Given instruction: Extract every line below that contains the word "pixel".

Records provided:
§ §

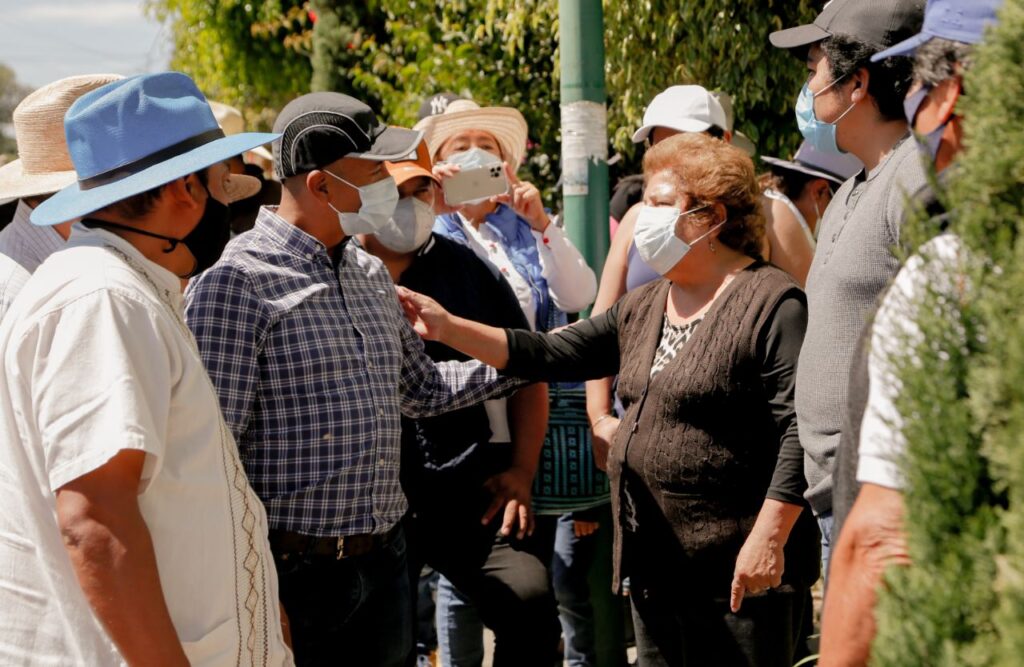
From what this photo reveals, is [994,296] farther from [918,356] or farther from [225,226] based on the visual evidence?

§ §

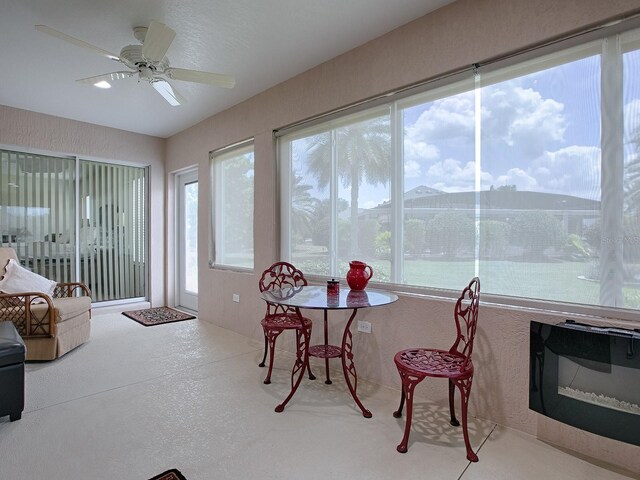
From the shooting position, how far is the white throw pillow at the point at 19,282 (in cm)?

§ §

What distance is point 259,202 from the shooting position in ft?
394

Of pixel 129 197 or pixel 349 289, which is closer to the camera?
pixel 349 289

§ §

Result for this exercise:
Of pixel 129 197 or pixel 349 289, which is closer to the camera?
pixel 349 289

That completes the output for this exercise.